Nun, da der Krieg an Intensität zunahm und die Versorgungslage immer kritischer wurde, luden uns die Jeverländer ein, bei ihnen Urlaub zu machen, damit wir uns mal wieder richtig satt essen könnten. Meine Mutter wollte das Haus nicht verlassen, und so fuhr ich mit meinem Vater allein los. Es war eine anstrengende Reise mit dem Zug. Häufiges Umsteigen, langes Warten auf den Anschlusszug und schließlich noch ein Marsch von dem Bahnhof des kleinen Ortes hinaus aufs Land. Ich war etwa fünf Jahre alt und völlig erschöpft, als wir dort ankamen. Ich erinnere mich daran, dass wir einfach in das Haus gingen, dessen Tür nicht abgeschlossen war, und in eine Bauernstube traten, wo um einen großen Tisch herum viele Leute saßen, die alle aufsprangen mit Ausrufen der Freude und Überraschung. Mich ignorierte man zuerst, bis auf ein riesiges Hundevieh, das auf dem Boden gelegen hatte und sich träge erhob, um mich zu beschnüffeln. Er war fast so groß wie ich, und ich hatte Angst. Dann sagten sie, was alle Hundebesitzer sagen:
„Der tut nix“.
Der tat wirklich nichts, er war sozusagen eine Seele von Mensch. Er spielte mit Begeisterung Verstecken, was wir in den nächsten Tagen ausprobieren konnten. Wir gingen mit ihm in die Scheune, stellten ihn in eine Ecke und sagten ihm, er dürfe nicht gucken. Dann versteckten wir uns hinter riesigen Strohballen, mein Vater pfiff und im nächsten Augenblick war das Tier schwanzwedelnd zur Stelle. Ich konnte es nicht glauben.
„Der hat geguckt. Noch mal.“
Wir stellten ihn wieder in die Ecke, und ich guckte über die Schulter zurück, aber der Hund rührte sich nicht. Mein Vater pfiff, und der Hund war da.
„Jetzt suchen wir uns mal ein richtig schweres Versteck,“ sagte mein Vater.
Wir türmten Strohballen auf und verschanzten uns dahinter. Nach dem Pfiff war er sofort da, grub uns aus und freute sich. Ich war begeistert vom Landleben.
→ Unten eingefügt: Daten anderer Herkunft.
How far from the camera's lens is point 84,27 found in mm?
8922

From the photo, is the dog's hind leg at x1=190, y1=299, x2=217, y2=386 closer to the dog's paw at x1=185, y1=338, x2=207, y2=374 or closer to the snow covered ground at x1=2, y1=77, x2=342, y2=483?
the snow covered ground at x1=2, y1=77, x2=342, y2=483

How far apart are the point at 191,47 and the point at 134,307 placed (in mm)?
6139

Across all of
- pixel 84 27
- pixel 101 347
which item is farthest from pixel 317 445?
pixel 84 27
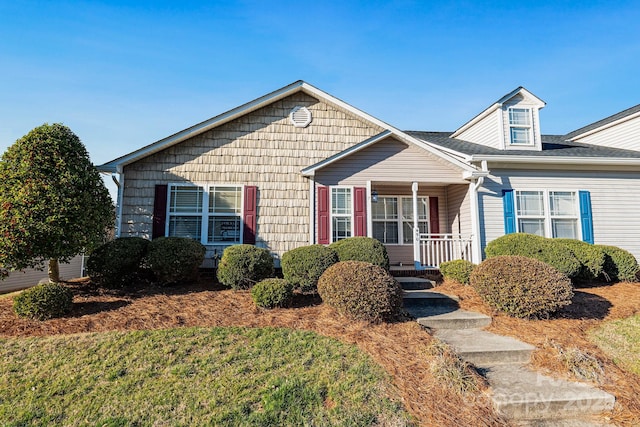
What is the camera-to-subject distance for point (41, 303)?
523cm

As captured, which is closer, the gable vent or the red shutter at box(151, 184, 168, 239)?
the red shutter at box(151, 184, 168, 239)

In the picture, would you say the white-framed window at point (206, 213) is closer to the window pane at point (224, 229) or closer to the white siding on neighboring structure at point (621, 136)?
the window pane at point (224, 229)

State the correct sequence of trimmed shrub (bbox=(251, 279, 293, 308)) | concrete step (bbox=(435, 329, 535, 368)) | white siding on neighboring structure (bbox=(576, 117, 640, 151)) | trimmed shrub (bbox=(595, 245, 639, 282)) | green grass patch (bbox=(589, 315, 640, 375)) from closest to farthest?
1. concrete step (bbox=(435, 329, 535, 368))
2. green grass patch (bbox=(589, 315, 640, 375))
3. trimmed shrub (bbox=(251, 279, 293, 308))
4. trimmed shrub (bbox=(595, 245, 639, 282))
5. white siding on neighboring structure (bbox=(576, 117, 640, 151))

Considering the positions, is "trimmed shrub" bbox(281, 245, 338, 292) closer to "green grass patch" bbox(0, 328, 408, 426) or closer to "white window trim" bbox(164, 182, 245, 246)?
"green grass patch" bbox(0, 328, 408, 426)

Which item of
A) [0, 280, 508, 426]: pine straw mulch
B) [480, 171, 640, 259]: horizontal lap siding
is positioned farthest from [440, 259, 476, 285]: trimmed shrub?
[0, 280, 508, 426]: pine straw mulch

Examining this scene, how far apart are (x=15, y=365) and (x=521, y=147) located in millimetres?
12127

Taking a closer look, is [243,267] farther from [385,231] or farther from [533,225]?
[533,225]

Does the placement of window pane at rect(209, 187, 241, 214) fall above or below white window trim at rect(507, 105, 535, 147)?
below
An einem Tag durfte ich mit dem Bauern auf dem Pferdewagen fahren. Er hatte zwei Ackergäule vorgespannt, und ich saß mit ihm auf dem Kutschsitz. Ich war völlig fasziniert, wie die Pferde den Weg fanden, ob geradeaus, rechts herum oder links herum, immer wussten sie, wohin wir wollten. Das waren intelligente Tiere! Ob ich auch mal lenken wolle. Ich wollte. Der Bauer erklärte mir, dass man den Tieren mit einem Zug am Zaumzeug die Richtung angeben müsse, in die sie gehen sollten. Ich glaubte das nicht. Meine Hochachtung war so groß, dass ich meinte, die Tiere wüssten das von allein. Um ein Haar landeten wir im Graben, wenn der Bauer nicht völlig panisch am Zaumzeug gerissen hätte. Das wurde dann auf Jeverländer Platt, von dem ich nichts verstand, zum Besten gegeben. Alle lachten und erklärten mir, dass das ganz dumme Viecher seien, denen man alles sagen müsse.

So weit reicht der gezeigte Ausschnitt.